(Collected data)
────────

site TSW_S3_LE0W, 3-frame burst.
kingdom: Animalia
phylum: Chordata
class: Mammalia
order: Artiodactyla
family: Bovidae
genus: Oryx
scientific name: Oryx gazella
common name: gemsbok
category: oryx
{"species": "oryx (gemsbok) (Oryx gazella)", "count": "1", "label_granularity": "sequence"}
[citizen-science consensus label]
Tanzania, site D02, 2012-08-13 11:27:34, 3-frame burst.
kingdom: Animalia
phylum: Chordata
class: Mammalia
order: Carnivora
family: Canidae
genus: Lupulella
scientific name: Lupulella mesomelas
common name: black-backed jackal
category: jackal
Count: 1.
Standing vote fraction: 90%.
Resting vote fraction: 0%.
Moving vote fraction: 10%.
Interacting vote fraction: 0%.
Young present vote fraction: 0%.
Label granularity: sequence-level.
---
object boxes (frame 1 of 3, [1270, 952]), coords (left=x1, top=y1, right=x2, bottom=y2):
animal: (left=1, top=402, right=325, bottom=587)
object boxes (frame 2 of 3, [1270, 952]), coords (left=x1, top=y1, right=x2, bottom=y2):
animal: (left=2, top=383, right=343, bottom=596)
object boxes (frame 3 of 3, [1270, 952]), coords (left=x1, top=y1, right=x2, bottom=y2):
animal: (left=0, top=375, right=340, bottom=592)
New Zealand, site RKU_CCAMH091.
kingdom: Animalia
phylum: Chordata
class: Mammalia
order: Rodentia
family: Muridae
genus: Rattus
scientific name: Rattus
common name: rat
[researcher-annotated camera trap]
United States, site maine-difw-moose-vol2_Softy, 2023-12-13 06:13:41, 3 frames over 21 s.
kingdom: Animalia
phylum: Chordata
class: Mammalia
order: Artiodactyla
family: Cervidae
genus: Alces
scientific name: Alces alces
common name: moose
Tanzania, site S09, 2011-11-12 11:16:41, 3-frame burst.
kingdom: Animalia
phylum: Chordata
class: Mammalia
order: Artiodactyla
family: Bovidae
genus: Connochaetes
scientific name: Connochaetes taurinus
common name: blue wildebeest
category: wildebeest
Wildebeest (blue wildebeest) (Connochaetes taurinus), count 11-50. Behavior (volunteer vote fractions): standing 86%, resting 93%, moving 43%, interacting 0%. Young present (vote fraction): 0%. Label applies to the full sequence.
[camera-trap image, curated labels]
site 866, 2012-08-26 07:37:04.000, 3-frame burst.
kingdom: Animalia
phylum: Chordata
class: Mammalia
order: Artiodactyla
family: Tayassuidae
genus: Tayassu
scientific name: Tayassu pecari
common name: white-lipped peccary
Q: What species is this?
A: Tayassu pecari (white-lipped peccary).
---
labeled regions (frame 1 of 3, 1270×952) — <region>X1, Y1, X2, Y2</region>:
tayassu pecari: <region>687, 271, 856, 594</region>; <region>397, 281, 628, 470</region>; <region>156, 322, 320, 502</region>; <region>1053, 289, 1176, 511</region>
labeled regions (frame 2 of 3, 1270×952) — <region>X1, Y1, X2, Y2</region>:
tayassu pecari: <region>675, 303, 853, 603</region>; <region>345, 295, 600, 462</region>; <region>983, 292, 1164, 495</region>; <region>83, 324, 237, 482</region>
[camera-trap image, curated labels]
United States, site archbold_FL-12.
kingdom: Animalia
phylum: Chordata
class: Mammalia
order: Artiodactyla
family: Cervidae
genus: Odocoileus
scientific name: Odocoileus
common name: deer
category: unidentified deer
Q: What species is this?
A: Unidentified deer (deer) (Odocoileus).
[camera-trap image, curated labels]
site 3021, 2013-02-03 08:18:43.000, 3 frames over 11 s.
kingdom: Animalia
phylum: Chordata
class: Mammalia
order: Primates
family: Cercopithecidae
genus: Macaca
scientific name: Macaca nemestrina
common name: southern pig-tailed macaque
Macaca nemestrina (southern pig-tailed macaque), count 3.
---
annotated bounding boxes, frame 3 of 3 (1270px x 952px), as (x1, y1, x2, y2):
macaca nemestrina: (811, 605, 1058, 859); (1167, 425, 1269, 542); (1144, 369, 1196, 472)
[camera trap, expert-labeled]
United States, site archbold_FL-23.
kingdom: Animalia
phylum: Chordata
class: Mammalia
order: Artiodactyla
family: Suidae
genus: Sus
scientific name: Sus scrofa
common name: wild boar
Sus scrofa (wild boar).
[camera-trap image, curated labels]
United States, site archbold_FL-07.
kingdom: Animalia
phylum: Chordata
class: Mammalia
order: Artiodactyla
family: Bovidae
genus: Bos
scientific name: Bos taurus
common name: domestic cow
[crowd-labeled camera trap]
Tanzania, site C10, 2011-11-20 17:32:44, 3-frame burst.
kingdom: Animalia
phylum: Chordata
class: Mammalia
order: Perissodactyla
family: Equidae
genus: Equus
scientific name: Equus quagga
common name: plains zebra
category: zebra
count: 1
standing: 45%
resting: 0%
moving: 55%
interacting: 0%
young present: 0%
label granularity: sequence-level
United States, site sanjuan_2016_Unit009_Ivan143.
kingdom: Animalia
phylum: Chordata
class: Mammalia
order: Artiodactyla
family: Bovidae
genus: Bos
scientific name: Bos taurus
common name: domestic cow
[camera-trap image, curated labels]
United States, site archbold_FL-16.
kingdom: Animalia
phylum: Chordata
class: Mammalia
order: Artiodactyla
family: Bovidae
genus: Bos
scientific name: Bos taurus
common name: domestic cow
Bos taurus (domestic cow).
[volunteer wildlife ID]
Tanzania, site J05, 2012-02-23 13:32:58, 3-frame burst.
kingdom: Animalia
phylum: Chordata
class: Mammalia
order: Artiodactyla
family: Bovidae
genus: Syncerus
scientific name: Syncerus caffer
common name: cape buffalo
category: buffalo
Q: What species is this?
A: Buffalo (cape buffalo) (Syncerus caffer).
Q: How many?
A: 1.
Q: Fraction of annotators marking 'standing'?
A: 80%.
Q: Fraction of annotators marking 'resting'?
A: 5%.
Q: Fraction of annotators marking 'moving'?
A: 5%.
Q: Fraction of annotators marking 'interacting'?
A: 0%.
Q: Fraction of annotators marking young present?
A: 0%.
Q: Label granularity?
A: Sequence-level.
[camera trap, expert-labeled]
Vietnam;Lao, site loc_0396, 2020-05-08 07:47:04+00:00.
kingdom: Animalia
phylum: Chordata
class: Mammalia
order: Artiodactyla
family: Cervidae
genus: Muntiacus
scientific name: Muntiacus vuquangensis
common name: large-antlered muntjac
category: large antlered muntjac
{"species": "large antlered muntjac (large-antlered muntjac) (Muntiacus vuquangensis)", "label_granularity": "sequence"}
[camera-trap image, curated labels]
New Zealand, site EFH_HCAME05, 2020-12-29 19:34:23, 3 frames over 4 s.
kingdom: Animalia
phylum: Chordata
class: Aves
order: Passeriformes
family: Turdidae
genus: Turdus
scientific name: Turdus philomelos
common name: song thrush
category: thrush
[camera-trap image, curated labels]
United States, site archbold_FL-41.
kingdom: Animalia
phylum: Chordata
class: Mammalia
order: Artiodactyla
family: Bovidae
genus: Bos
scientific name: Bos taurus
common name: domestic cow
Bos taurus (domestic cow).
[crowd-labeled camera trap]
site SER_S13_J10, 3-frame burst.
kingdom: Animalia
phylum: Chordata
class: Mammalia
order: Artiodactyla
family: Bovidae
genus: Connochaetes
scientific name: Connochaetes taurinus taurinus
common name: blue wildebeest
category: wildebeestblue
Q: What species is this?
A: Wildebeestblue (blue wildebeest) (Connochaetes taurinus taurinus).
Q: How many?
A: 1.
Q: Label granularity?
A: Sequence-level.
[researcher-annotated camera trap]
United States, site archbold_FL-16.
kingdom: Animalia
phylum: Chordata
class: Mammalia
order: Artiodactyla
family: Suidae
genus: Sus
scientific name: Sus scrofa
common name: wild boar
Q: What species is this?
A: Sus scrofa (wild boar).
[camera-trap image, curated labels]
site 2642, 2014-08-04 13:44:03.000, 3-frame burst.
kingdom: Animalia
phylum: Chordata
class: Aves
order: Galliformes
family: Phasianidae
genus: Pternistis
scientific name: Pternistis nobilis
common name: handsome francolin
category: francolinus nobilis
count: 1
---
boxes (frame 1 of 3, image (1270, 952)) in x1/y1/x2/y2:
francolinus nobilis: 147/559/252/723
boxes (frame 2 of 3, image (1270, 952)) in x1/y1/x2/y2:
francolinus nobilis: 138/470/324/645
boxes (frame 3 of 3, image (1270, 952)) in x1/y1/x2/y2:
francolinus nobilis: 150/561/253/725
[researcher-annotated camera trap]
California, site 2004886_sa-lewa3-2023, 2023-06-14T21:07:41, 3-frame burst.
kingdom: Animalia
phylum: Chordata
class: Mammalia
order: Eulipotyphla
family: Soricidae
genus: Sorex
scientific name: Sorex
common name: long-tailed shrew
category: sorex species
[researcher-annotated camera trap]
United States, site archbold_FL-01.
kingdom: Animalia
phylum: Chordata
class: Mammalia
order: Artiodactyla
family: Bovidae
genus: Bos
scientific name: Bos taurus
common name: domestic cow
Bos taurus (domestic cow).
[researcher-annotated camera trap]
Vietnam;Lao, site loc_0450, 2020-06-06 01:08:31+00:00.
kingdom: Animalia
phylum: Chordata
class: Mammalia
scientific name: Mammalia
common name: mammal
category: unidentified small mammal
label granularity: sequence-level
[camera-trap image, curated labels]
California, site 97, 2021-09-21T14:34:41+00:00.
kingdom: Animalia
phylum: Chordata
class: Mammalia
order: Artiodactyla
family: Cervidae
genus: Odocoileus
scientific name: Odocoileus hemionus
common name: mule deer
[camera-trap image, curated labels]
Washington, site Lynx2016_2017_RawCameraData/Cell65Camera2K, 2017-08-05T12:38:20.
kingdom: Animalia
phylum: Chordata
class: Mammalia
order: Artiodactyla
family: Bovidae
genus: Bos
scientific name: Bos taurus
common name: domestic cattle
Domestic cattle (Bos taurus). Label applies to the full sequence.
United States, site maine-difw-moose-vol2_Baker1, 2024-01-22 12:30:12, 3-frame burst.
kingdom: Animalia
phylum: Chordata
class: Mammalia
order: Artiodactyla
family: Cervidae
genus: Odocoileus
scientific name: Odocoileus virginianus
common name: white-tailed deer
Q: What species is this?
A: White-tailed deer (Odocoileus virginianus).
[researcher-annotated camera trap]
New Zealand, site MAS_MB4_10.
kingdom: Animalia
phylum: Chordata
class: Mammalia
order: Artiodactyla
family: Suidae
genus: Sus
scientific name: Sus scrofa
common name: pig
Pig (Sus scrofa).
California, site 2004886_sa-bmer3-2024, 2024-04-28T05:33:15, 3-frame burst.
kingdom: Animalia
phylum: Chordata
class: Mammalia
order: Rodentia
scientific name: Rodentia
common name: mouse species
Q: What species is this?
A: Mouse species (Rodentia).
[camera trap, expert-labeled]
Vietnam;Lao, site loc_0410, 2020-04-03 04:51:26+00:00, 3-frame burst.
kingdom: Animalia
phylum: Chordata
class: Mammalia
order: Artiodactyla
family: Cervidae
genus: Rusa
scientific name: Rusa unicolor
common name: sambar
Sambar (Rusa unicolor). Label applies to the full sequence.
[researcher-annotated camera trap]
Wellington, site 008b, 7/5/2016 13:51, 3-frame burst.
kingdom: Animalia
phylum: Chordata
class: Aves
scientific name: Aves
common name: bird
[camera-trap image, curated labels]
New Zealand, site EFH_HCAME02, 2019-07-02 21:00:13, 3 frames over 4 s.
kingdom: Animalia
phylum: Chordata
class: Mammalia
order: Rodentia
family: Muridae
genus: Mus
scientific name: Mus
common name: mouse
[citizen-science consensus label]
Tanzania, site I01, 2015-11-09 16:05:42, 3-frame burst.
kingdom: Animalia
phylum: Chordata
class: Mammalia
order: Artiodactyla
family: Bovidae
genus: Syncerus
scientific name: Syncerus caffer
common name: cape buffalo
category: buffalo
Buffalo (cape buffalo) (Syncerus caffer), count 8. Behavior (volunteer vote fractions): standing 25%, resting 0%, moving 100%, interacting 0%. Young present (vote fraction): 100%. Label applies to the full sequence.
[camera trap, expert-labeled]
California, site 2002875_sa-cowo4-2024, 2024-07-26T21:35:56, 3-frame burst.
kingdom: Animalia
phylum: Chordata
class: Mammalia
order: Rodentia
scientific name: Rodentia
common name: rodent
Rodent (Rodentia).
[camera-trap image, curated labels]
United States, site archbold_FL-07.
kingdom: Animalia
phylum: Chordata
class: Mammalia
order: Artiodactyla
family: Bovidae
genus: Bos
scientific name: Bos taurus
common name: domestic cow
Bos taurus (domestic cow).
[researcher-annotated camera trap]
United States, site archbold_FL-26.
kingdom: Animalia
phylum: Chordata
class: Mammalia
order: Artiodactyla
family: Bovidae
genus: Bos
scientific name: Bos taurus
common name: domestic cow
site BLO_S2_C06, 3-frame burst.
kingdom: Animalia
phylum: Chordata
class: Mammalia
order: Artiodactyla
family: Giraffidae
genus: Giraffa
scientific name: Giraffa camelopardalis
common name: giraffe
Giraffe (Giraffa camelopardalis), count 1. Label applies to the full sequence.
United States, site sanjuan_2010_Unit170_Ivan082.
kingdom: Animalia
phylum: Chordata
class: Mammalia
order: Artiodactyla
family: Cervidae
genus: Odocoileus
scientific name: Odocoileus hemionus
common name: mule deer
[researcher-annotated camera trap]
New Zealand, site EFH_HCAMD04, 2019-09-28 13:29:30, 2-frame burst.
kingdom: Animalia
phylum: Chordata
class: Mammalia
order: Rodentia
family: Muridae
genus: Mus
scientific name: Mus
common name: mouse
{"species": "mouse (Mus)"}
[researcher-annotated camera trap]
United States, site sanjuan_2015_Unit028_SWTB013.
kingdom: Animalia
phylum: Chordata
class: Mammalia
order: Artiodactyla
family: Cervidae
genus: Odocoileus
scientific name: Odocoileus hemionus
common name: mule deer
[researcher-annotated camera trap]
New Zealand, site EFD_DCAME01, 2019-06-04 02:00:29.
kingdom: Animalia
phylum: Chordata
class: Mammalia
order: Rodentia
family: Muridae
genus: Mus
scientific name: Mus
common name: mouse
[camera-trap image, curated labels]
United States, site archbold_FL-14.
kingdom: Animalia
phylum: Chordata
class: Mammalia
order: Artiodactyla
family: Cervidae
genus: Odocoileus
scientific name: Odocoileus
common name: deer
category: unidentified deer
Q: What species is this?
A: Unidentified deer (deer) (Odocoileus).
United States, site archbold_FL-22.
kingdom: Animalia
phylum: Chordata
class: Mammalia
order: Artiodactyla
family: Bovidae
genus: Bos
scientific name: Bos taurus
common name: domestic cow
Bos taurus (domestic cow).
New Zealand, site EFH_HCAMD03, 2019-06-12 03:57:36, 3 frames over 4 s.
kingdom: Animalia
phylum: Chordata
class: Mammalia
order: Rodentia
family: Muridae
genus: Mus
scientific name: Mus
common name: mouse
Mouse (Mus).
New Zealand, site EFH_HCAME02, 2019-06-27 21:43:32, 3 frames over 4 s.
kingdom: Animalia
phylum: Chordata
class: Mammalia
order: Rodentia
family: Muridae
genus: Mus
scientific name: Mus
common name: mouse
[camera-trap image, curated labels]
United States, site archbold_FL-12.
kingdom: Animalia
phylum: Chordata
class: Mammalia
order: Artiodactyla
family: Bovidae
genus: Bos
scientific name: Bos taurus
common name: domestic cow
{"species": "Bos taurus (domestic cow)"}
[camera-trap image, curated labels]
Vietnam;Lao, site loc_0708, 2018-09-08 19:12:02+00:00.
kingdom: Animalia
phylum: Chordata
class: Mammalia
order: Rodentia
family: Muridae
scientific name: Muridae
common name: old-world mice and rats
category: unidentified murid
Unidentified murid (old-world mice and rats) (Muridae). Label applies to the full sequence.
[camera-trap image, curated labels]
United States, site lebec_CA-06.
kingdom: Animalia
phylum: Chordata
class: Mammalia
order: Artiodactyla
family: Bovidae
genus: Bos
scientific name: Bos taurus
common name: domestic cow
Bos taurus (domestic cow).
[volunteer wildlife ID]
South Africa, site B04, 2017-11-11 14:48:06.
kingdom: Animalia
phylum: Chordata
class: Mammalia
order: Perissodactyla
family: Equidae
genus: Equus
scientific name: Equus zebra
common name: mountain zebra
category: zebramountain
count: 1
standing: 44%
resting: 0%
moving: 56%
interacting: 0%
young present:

────────

- _The task_
From the data above, copy each line with the string "Vietnam" in it.

- _Solution below_
Vietnam;Lao, site loc_0396, 2020-05-08 07:47:04+00:00.
Vietnam;Lao, site loc_0450, 2020-06-06 01:08:31+00:00.
Vietnam;Lao, site loc_0410, 2020-04-03 04:51:26+00:00, 3-frame burst.
Vietnam;Lao, site loc_0708, 2018-09-08 19:12:02+00:00.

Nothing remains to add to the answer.